STJ barra uso de inteligência artificial como prova em processos penais

Decisão da Quinta Turma exclui documento gerado por IA e tranca ação por injúria racial em São Paulo

A Quinta Turma do Superior Tribunal de Justiça decidiu, por unanimidade, que relatórios produzidos por inteligência artificial generativa não podem ser utilizados como prova em processos penais. O entendimento foi firmado em julgamento que resultou na exclusão de um documento dos autos e no trancamento de uma ação penal por injúria racial.

O caso foi relatado pelo ministro Reynaldo Soares da Fonseca e trata de um episódio ocorrido em Mirassol.

A investigação teve origem em uma suposta ofensa racial durante uma partida de futebol. A acusação apontava que o réu teria utilizado a palavra “macaco”, com base em imagens de vídeo.

A perícia oficial do Instituto de Criminalística, realizada por especialistas em fonética e acústica, concluiu que o termo não foi pronunciado.

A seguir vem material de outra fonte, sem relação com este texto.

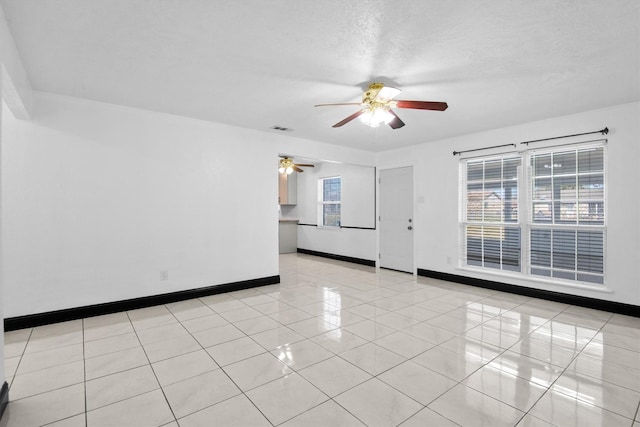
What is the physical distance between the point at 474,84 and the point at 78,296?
15.9ft

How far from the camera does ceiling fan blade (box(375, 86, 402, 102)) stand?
2.93 m

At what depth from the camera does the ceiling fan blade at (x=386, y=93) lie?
2.93 meters

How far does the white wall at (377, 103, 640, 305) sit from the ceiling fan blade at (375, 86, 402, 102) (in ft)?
8.96

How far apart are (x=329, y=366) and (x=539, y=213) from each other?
156 inches

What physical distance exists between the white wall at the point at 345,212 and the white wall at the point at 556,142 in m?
1.17

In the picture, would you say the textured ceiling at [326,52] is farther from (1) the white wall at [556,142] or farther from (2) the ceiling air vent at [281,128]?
Answer: (2) the ceiling air vent at [281,128]

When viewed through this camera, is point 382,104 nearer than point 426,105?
No

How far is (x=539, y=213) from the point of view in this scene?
180 inches

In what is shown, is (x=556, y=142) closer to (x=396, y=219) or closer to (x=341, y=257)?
(x=396, y=219)

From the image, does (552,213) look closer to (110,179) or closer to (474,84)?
(474,84)

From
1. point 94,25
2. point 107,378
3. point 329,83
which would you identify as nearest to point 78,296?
point 107,378

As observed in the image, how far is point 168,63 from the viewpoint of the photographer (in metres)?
2.72

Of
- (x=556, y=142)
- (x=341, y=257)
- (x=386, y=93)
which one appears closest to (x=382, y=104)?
(x=386, y=93)

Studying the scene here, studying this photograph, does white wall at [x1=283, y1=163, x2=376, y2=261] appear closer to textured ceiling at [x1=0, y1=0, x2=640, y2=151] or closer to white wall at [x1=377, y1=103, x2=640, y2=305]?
white wall at [x1=377, y1=103, x2=640, y2=305]
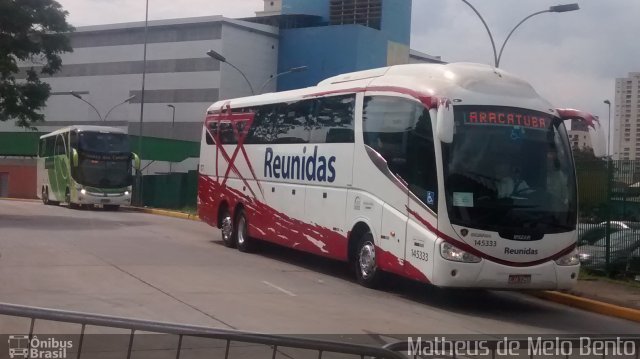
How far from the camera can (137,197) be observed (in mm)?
43031

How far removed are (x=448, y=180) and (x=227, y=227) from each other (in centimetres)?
938

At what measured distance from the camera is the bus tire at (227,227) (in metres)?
20.7

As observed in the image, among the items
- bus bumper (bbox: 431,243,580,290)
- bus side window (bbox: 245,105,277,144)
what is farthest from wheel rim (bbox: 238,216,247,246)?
bus bumper (bbox: 431,243,580,290)

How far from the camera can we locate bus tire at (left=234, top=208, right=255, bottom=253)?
19.8 meters

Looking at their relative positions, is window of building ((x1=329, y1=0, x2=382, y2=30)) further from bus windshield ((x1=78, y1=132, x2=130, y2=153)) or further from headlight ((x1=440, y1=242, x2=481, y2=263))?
headlight ((x1=440, y1=242, x2=481, y2=263))

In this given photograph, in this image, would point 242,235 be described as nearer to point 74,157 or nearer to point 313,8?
point 74,157

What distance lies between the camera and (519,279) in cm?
1273

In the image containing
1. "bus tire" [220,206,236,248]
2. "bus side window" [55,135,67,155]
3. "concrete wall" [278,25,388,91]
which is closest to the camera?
"bus tire" [220,206,236,248]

Diante da divergência, foram utilizados relatórios produzidos por ferramentas de inteligência artificial, que indicaram resultado contrário e serviram de base para a denúncia apresentada pelo Ministério Público de São Paulo.

Ao analisar o caso, o tribunal decidiu que a prova técnica oficial deve prevalecer sobre análises automatizadas.

Fundamentação da decisão

No voto, o relator destacou que sistemas de inteligência artificial operam com base em padrões estatísticos e probabilidades, o que pode gerar erros.

“Um dos riscos inerentes à utilização da inteligência artificial generativa é a alucinação, que consiste na apresentação de informações imprecisas, irreais ou fabricadas, porém com aparência de fidedignidade”, afirmou o ministro.

Segundo ele, o uso desses dados sem validação técnica compromete a confiabilidade da prova no processo penal.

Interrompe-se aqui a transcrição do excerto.